Juni 09, 2009

Kisah Gary

Saya dapat mengingat dengan jelas hari ketika kecelakaan itu terjadi, sama seperti Shannon. Meskipun tanggal tersebut, 29 Agustus 1984, merupakan hari kematian Marjorie, Allah juga melahirkan sesuatu yang spesial di dalam hati kami di hari itu berupa damai sejahtera yang melampaui segala akal (Filipi 4:7), suatu keyakinan yang dalam akan kedaulatan-Nya, dan persahabatan yang tidak disangka-sangka yang kemudian memuliakan Allah dengan cara yang mengagumkan selama bertahun-tahun.
Masih segar dalam ingatan saya, selama 45 menit mengantarkan jenazah Marjorie pulang. Saya merenungkan satu hal: Bagaimanakah Marjorie akan merespon bila kejadiannya dibalik, yaitu bila aku yang mati?
Saya menginginkan setiap kata yang saya ucapkan kepada Shannon adalah sesuai dengan kehendak Allah bagi hidupnya. Saya tahu bahwa saya sedang memikul tanggung jawab yang besar bila saya mengatakan sesuatu yang salah, hal itu dapat menimbulkan musibah kedua. Saya melihat kesempatan untuk berbicara kepada Shannon, sebagai kesempatan untuk memberkatinya, bukan untuk menyalahkannya..

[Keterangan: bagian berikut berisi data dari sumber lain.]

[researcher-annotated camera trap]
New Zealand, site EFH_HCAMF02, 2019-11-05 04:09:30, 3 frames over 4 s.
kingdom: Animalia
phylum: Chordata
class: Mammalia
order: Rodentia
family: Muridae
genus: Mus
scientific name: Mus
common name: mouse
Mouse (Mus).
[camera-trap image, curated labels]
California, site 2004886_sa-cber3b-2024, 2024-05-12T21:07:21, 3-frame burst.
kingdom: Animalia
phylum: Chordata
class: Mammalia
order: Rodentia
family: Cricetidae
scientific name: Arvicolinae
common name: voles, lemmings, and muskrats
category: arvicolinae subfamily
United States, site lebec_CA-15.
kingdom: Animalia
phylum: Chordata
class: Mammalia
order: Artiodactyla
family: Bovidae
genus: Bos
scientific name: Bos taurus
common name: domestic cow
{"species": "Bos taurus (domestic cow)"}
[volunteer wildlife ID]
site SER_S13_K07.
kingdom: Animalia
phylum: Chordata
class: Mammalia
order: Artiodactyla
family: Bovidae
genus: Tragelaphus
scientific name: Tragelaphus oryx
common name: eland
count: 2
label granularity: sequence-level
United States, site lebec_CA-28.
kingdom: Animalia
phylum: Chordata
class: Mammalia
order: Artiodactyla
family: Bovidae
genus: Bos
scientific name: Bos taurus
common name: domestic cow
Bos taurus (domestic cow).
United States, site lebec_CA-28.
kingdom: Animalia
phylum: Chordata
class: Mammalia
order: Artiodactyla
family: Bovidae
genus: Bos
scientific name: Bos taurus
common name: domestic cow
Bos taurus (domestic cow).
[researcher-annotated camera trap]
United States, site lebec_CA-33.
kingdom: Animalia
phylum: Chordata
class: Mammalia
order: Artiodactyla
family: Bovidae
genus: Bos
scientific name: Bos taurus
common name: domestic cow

Saya tidak tahu bagaimana Allah akan menggerakkan dan memakai kehidupan Shannon. Namun kini saya hanya bisa bersyukur untuk apa yang telah dilakukan Tuhan. Saya tidak pernah bermimpi bahwa ia akan menjadi pendeta bagi kaum muda, atau pendidik rohani, atau penulis yang sanggup menjamah banyak jiwa di berbagai negara melalui tulisannya. Semuanya itu tidak pernah saya bayangkan pada saat kecelakaan itu terjadi.

Marjorie adalah guru dan juga penulis yang menginspirasikan banyak orang. Dan saya tahu bahwa ia pasti sangat senang bila melihat apa yang diperbuat Shannon, mendorong para wanita untuk hidup dengan integritas dan mengasihi Yesus tanpa batas. Semua itu jelas merupakan pesan yang mengena di hati Marjorie.

Kami telah memilih untuk memberkati dan bukan menyalahkan. Kami telah mengizinkan Allah untuk mengubah tragedi menjadi kemenangan. Kami telah memahami kedaulatan Allah, dan menyatakan bahwa seberat apapun luka yang terjadi, kami tetap milik-Nya, selamanya.